At least since the North-Tiebout debate of the 1950s there has been a tradition of cross-fertilization between regional science and economic history to the benefit of both fields. Although numerous landmark studies mark this symbiosis, one specific study deserves particular mention: Regions, Resources and Economic Growth by Harvey S. Perloff, Edgar S. Dunn, Jr., Eric E. Lampard, and Richard F. Muth (The Johns Hopkins Press, 1960). That book, by combining a massive data collection and refinement effort with the then emerging shift/share technique of regional science, provided a comprehensive picture and causal examination of variations in U.S. regional growth patterns between 1870 and 1954. It represents a direct harbinger of Edgar S. Dunn, Jr.'s two- volume study presently under review.

At the most superficial level, The Development of the U.S. Urban System extends the earlier work into the 1940-1970 time frame by applying shift/share analysis to decennial census regional/industrial employment statistics.
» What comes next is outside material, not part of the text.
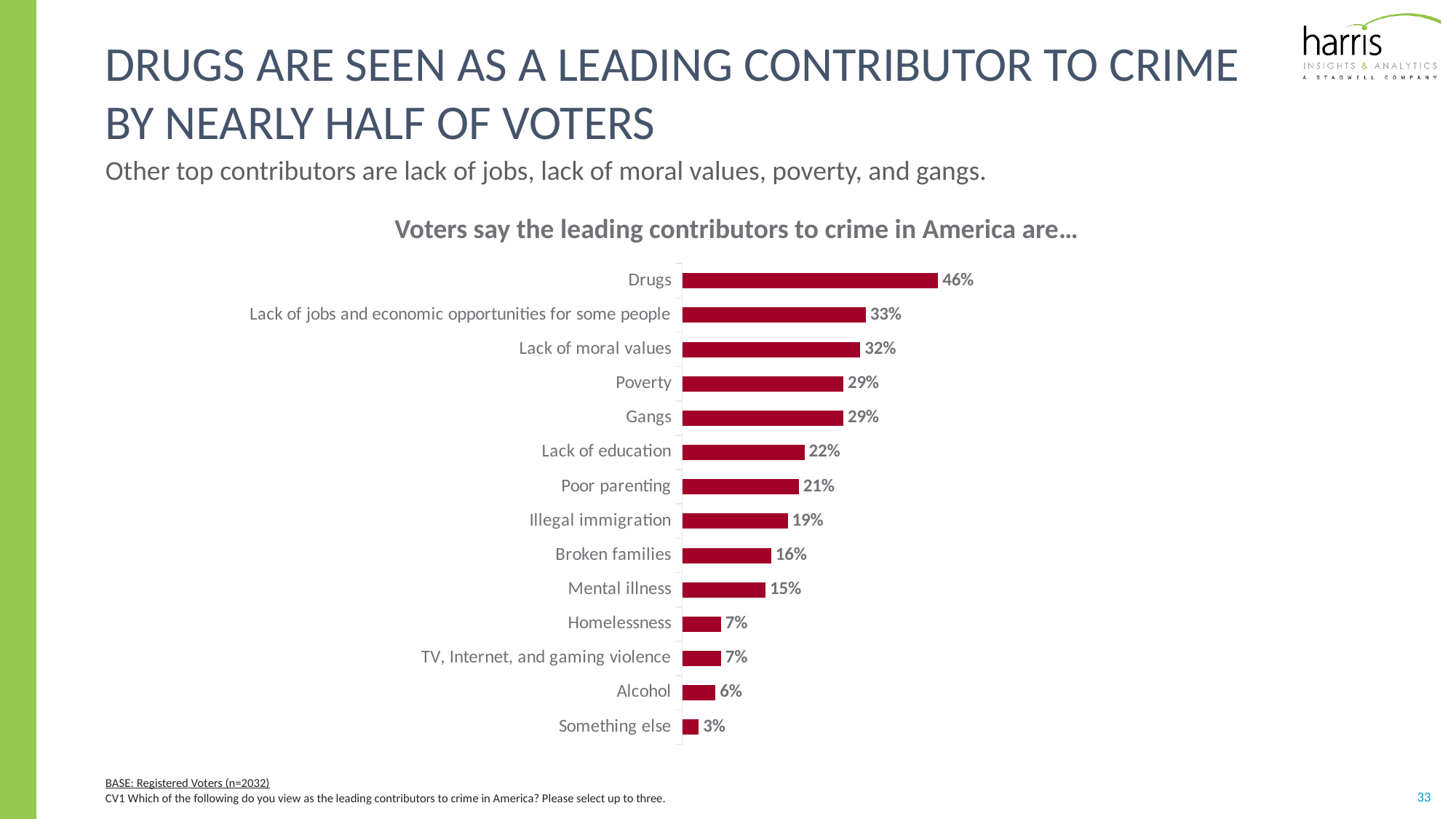
What is the value for Illegal immigration? 19% What is the difference between the values for Lack of education and Mental illness? 7% Which category has the highest value? Drugs What percentage of voters say drugs are a leading contributor to crime? 46% Which is larger, the value for Poor parenting or the value for Broken families? Poor parenting How many categories are shown in the chart? 14 What is the value for Lack of moral values? 32% What is the difference between the values for Drugs and Lack of jobs and economic opportunities for some people? 13% What is the value for Alcohol? 6% What is the title of the chart? Voters say the leading contributors to crime in America are… Which category has the lowest value? Something else What kind of chart is shown on the slide? Bar chart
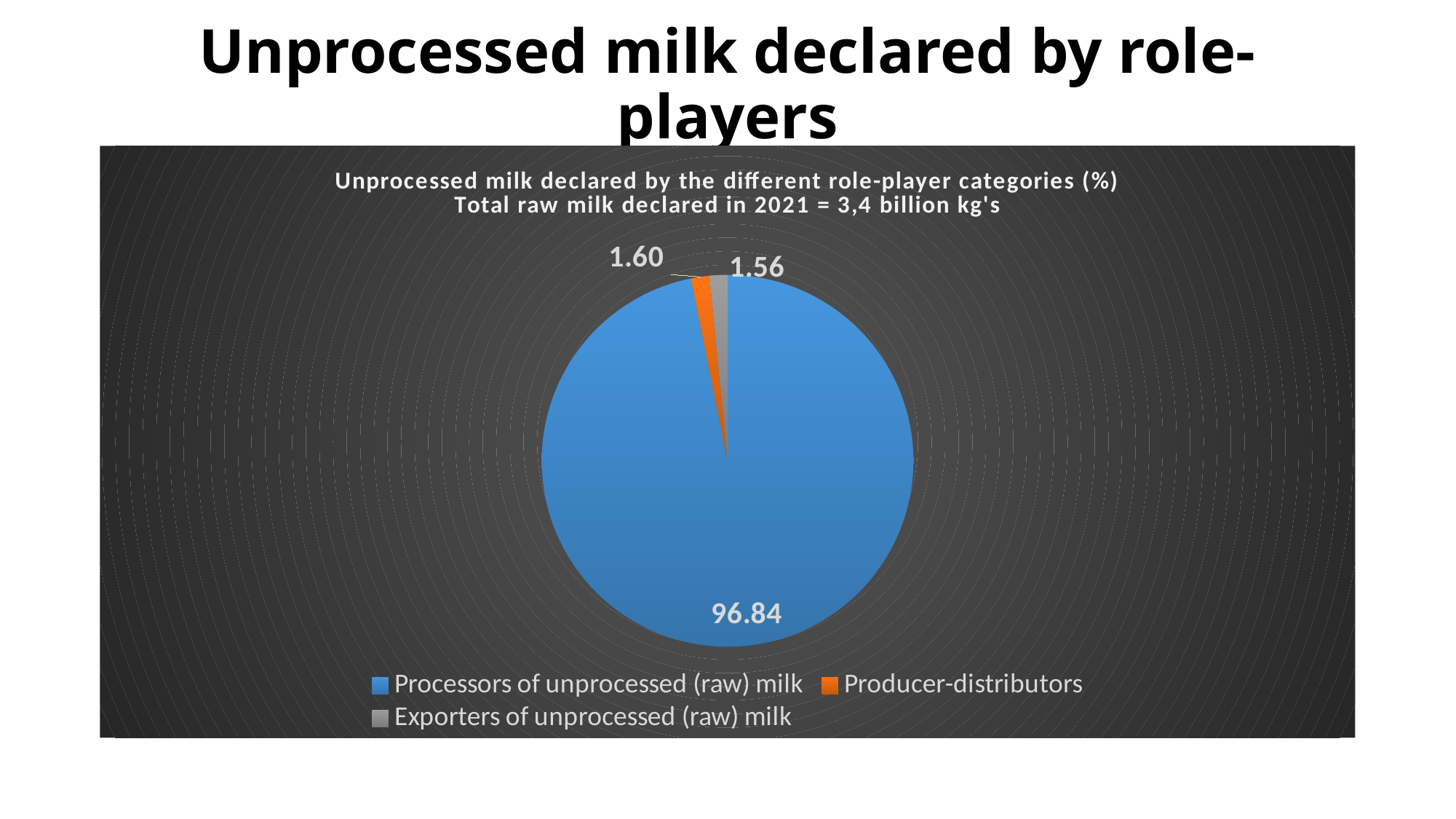
Which role-player category declared the smallest share of unprocessed milk? Exporters of unprocessed (raw) milk How many role-player categories are shown in the pie chart? 3 Which role-player category declared the largest share of unprocessed milk? Processors of unprocessed (raw) milk What percentage of unprocessed milk was declared by processors of unprocessed (raw) milk? 96.84 Which colour represents producer-distributors in the pie chart? orange What is the difference between the share declared by producer-distributors and the share declared by exporters of unprocessed (raw) milk? 0.04 What percentage of unprocessed milk was declared by producer-distributors? 1.60 According to the chart title, what was the total raw milk declared in 2021? 3,4 billion kg's What kind of chart is shown on the slide? pie chart Is the share declared by processors of unprocessed (raw) milk larger or smaller than the share declared by producer-distributors? larger What percentage of unprocessed milk was declared by exporters of unprocessed (raw) milk? 1.56 What is the difference between the share declared by processors of unprocessed (raw) milk and the share declared by producer-distributors? 95.24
This study, however, seeks to accomplish much more for, as Dunn points out in his preface to Volume 1, "[e]xplanation is always rooted in the conceptual images we bring to a field of study [and i]n the field of urban and regional development . .. the literature offers only a highly fragmented and disassociated set of concepts" (p.xv). The goal of the study is therefore to provide a unifying framework with which to analyze spatial growth patterns and to apply the conceptual apparatus developed to a period of rapid change in the U.S. economy. As such the study is more than an exercise in quantitative economic history; it also presents a new methodology and attempts to reorient the way we look at urban systems.